Abstract Background and Aims Inflammatory Bowel Disease (IBD) is one of the most prevalent gastrointestinal diseases worldwide (1, 2, 3). Disabling symptoms affect the quality of life of IBD patients, and incurred disability and healthcare costs result in a high socio-economic burden (1, 4, 5). Despite new biologicals and small-molecule drugs, patients deal with high rates of non-response, requiring therapy switching without evidence-based guidance on optimal therapy choices for each specific disease condition. Methods In an effort to better understand the disease pathomechanisms underlying IBD, an essential role has been played by single-cell RNA sequencing (scRNAseq). Two scRNAseq studies, one in Crohn’s disease (CD) (Martin e.a., Cell 2019), and one in ulcerative colitis (UC) (Smillie e.a., Cell 2019), characterized the molecular and functional heterogeneity of phenotypically similar IBD cases, and gave us the first clues on the mechanism underlying non-response to anti-TNFa. However, the statistical power of these studies is limited due to their small cohort sizes (6, 7, 8).

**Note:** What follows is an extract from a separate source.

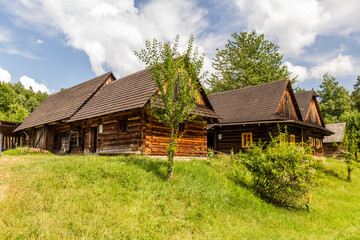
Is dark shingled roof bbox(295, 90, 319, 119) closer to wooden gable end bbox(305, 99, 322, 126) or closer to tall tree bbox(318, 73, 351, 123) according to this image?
wooden gable end bbox(305, 99, 322, 126)

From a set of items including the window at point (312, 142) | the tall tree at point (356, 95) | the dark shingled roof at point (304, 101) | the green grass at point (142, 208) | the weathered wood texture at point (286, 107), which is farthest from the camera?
the tall tree at point (356, 95)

To acquire further insights into IBD, and to definitively establish the mechanism underlying anti-TNFa non-response without having to generate costly new single-cell experiments, we propose harmonizing smaller IBD scRNAseq studies and performing large-scale meta-analyses. Specifically, our goal is to start with meta-analyzing four IBD scRNAseq datasets (two CD, each ~100 ind, and two UC, each ~30 ind) and to perform a powerful meta-analysis. To easily add more datasets we will create a pipeline for integrating scRNAseq data. Anticipated Impact The large meta-analysis will allow us to get more insight into the mechanisms underlying disease subphenotypes, and to get insight into the effect of commonly used IBD therapies (anti-TNFa, thiopurines) on the gut mucosal composition and inflammatory pathways. The datasets and related results will be made publicly available through a single-cell IBD ATLAS web interface, fulfilling the need for an easily queryable large IBD scRNAseq dataset.